Just as I wonder about the purpose – and the reception, both in America and in North Korea – about the embarrassing film put together for the recent meeting of the two leaders. It has been characterized in several different ways, but all of them seem to relate to the point of the film as being an attempt to bring the message, to the North Korean leader, that he and our president together can be the two men who will go forward to “lead the world” into a new age, putting behind us all that has come before. Could this really be – after the work and devotion of so many people and especially noticeable people like George C. Marshall – that the thinking put forward in the film is truly a goal for an international society.
I think not. I find I am particularly impressed with some of the news I’ve been reading about what Americans (some Americans) are trying to do. A strong glimmer of hope comes from The World as It Is: A Memoir of the Obama White House, by Ben Rhodes, who had been a a foreign policy adviser and speechwriter for the White House for the entire time Barack Obama was in the White House.

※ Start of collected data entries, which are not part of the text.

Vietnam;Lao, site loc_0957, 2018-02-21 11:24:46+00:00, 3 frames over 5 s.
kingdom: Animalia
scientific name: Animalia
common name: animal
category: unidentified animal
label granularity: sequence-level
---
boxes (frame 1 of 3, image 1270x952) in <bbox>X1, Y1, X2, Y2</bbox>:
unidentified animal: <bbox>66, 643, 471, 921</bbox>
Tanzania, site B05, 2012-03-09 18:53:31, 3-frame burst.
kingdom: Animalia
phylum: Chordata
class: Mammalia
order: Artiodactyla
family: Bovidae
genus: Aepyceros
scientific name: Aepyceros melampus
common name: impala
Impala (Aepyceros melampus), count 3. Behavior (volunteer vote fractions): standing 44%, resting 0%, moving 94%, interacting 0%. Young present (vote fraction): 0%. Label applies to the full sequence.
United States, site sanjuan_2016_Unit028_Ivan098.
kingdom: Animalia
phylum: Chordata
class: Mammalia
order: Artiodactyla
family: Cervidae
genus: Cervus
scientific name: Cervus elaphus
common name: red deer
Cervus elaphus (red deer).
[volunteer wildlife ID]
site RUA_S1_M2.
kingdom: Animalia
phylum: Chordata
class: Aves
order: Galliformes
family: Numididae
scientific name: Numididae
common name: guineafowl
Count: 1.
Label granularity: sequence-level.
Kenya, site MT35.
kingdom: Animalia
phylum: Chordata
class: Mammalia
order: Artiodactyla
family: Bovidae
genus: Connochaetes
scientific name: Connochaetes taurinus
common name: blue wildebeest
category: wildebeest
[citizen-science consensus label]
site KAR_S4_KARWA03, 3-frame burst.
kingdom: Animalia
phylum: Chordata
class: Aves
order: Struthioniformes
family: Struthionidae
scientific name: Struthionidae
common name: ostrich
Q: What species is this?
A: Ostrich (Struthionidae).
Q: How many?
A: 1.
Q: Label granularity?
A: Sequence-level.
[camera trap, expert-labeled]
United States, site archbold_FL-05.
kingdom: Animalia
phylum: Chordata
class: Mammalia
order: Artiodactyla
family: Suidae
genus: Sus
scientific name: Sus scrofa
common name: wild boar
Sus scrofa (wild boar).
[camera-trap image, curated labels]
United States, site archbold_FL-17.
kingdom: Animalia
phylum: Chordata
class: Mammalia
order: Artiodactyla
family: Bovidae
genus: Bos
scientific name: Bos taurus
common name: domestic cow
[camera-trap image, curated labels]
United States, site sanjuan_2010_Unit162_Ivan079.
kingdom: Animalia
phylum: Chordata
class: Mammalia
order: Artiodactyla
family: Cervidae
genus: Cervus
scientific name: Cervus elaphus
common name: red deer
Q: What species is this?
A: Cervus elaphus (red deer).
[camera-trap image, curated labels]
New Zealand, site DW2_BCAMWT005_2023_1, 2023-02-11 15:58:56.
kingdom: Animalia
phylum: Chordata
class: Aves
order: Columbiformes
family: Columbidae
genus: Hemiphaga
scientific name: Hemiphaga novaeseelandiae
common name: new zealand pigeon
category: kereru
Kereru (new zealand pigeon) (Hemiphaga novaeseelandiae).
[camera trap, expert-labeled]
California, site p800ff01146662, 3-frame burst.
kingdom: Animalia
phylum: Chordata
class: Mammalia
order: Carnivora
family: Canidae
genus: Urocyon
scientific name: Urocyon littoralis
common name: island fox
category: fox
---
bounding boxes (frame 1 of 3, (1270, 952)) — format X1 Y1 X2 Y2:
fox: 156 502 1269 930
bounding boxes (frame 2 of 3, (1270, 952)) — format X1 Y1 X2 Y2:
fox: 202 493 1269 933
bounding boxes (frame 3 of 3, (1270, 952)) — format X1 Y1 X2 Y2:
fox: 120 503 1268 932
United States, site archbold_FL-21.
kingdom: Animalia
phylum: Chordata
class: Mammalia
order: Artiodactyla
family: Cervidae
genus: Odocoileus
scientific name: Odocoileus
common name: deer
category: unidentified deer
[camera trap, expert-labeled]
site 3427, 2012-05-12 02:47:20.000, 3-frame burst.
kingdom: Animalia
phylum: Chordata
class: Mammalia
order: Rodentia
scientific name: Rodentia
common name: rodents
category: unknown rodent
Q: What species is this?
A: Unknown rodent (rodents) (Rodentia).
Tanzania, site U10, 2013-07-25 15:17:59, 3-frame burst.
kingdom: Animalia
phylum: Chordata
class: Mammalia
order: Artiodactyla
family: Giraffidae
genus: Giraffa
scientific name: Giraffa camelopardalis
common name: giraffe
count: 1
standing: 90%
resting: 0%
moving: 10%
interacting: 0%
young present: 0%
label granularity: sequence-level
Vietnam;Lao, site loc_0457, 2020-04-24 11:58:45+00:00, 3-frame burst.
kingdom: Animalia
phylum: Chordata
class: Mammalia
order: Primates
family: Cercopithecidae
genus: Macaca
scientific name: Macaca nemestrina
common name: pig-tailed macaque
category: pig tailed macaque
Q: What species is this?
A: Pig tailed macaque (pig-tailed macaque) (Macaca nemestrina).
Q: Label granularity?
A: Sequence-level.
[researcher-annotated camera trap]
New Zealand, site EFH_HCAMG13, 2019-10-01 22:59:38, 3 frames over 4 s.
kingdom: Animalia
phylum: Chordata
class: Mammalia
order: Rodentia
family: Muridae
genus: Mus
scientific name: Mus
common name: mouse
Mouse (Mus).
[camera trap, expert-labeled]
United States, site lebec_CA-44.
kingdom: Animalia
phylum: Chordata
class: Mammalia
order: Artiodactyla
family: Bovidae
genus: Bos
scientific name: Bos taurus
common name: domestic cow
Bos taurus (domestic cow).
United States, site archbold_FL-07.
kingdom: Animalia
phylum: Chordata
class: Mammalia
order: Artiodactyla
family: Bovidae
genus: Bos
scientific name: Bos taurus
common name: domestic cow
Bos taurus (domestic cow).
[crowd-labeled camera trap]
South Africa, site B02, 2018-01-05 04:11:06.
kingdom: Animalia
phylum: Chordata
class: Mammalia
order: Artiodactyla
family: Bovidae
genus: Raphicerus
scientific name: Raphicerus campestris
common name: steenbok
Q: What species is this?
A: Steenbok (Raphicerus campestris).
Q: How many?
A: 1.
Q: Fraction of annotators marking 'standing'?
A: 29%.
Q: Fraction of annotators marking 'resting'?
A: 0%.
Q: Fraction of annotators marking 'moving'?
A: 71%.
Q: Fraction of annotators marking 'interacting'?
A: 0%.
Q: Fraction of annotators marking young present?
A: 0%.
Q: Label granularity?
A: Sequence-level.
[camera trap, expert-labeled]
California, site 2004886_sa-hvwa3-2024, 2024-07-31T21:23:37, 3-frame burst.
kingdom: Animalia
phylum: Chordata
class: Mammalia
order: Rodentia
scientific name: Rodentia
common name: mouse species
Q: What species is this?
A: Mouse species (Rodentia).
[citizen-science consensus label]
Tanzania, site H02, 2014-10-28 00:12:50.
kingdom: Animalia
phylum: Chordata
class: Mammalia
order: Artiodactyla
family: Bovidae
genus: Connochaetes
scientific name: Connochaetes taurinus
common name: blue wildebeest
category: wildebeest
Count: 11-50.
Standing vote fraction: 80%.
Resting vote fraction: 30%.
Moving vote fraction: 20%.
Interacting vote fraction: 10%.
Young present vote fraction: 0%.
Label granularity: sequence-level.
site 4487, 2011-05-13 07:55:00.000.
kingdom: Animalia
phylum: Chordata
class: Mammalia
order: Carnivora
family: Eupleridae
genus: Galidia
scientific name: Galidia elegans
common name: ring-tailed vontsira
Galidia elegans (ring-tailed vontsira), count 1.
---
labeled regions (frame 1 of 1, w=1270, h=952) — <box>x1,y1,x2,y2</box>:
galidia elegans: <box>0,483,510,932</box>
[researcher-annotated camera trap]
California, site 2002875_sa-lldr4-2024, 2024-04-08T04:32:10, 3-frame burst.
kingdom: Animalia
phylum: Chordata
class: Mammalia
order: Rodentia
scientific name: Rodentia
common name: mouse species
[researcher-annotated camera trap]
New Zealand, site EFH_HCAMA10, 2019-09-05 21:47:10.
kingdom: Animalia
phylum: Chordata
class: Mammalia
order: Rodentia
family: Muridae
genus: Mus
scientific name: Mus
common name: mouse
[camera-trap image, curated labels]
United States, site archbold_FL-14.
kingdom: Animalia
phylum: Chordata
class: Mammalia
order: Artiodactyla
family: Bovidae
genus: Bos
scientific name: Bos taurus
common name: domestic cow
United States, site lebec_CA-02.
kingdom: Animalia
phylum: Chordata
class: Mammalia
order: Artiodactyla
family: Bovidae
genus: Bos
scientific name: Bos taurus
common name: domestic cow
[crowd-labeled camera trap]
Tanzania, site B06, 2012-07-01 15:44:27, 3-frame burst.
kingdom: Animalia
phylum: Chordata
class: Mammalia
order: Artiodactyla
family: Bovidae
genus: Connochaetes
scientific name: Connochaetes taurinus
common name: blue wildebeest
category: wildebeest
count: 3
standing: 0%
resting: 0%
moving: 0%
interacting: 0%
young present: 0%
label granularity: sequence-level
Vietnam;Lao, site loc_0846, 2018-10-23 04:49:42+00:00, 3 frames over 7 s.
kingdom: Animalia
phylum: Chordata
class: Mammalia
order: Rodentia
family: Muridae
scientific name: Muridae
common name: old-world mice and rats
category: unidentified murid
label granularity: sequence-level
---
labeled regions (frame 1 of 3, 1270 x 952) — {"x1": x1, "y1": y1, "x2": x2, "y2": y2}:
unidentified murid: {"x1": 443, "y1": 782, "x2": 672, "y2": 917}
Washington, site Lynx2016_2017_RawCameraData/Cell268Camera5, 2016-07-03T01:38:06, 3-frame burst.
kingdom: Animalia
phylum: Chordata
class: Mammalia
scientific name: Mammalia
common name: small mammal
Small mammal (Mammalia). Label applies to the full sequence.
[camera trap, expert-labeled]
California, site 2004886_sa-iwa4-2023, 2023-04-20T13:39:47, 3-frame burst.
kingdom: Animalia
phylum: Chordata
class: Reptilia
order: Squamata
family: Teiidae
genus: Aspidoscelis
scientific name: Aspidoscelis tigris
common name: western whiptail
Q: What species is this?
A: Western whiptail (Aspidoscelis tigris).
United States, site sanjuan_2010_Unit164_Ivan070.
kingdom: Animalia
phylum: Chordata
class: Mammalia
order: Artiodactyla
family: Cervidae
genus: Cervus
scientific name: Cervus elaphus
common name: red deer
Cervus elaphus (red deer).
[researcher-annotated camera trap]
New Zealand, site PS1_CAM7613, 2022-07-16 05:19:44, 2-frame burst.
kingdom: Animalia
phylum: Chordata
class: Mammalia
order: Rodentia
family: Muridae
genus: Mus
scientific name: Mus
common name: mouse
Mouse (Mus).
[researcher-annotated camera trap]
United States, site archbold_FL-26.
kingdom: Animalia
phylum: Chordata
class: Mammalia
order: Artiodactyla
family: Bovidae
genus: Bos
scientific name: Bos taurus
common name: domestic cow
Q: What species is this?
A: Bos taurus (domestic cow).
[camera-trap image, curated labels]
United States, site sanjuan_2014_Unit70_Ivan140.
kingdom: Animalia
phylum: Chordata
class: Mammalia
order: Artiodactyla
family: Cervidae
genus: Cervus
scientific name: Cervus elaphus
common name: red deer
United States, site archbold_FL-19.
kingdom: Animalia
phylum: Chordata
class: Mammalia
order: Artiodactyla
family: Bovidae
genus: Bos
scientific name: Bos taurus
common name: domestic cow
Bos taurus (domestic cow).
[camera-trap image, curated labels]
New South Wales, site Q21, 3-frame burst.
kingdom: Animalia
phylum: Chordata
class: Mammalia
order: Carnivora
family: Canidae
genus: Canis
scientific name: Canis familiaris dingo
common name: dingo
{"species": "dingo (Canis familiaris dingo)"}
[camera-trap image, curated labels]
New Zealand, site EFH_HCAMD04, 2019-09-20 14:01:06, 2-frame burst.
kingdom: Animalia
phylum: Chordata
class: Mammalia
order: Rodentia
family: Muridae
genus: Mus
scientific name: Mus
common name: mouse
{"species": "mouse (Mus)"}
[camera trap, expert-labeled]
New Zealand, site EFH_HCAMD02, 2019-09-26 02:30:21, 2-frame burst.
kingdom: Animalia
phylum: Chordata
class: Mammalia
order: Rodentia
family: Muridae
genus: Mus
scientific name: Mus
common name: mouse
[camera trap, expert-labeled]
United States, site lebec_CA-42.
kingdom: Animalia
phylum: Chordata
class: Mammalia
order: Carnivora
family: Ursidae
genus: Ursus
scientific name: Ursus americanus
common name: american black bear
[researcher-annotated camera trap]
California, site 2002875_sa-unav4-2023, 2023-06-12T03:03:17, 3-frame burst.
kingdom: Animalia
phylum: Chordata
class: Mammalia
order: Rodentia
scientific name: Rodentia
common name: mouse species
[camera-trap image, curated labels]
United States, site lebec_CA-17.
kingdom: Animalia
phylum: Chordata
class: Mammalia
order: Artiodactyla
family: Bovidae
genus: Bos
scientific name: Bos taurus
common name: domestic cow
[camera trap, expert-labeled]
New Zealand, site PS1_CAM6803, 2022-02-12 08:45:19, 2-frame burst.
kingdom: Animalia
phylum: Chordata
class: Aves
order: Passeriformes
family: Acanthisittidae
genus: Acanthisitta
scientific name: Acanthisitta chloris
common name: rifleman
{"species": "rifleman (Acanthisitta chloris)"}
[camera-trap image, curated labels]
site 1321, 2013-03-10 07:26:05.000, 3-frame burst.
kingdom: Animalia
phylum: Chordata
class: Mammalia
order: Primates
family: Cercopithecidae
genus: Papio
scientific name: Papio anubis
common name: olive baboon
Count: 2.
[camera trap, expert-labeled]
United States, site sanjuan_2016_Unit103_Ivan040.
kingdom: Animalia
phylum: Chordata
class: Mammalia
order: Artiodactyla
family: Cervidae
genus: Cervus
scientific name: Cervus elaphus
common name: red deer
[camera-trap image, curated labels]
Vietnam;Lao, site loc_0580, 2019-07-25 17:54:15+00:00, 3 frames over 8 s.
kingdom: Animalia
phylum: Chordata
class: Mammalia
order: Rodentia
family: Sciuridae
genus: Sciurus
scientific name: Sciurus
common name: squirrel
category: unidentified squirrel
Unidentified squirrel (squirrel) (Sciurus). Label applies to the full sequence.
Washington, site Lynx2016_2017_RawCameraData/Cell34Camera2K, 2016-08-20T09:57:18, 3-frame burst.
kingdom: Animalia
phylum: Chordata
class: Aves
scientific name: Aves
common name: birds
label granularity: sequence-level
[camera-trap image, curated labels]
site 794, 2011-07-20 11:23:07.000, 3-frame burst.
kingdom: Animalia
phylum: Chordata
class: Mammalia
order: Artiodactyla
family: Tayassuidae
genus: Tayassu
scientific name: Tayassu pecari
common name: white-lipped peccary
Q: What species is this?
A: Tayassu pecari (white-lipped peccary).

There has been much attention given to the book, and one remark quoted by George Packer in the review of the book in The New Yorker gives us much insight as to how we can deal with what seems to be coming in our direction:
In “The Final Year,” a new documentary that focusses on Obama’s foreign policy at the end of his Presidency, Trump’s victory leaves Rhodes unable to speak for almost a full minute. It had been inconceivable, like the repeal of a law of nature—not just because of who Trump was but also because of who Obama was. Rhodes and Obama briefly sought refuge in the high-mindedness of the long view—“Progress doesn’t move in a straight line,” Rhodes messaged his boss on Election Night, a reference to one of Obama’s own sayings, which the President then revived for the occasion: “History doesn’t move in a straight line, it zigs and zags.” But that was not much consolation. On Obama’s last trip abroad [after the election], he sat quietly with Rhodes in the Beast as they passed the cheering Peruvian crowds. “What if we were wrong?” Obama suddenly asked. Rhodes didn’t know what he meant. “Maybe we pushed too far. Maybe people just want to fall back into their tribe.” Obama took the thought to its natural conclusion: “Sometimes I wonder whether I was ten or twenty years too early.”
Is that what we need to think about? Was all that came before “wrong”? Was America, as a society, not ready to move beyond the tribe. I don’t think so, and I don’t think the people I’ve been writing about here were wrong.
Perhaps it’s the times. Perhaps it’s that the right time hasn’t come yet.
Whatever happens, we have plenty to think about, don’t we?
As for what’s next, Can’t say. I’ll close here and spend the rest of this Midsummer’s Day with Act Three of Die Meistersinger von Nürnberg. which takes place on this very day.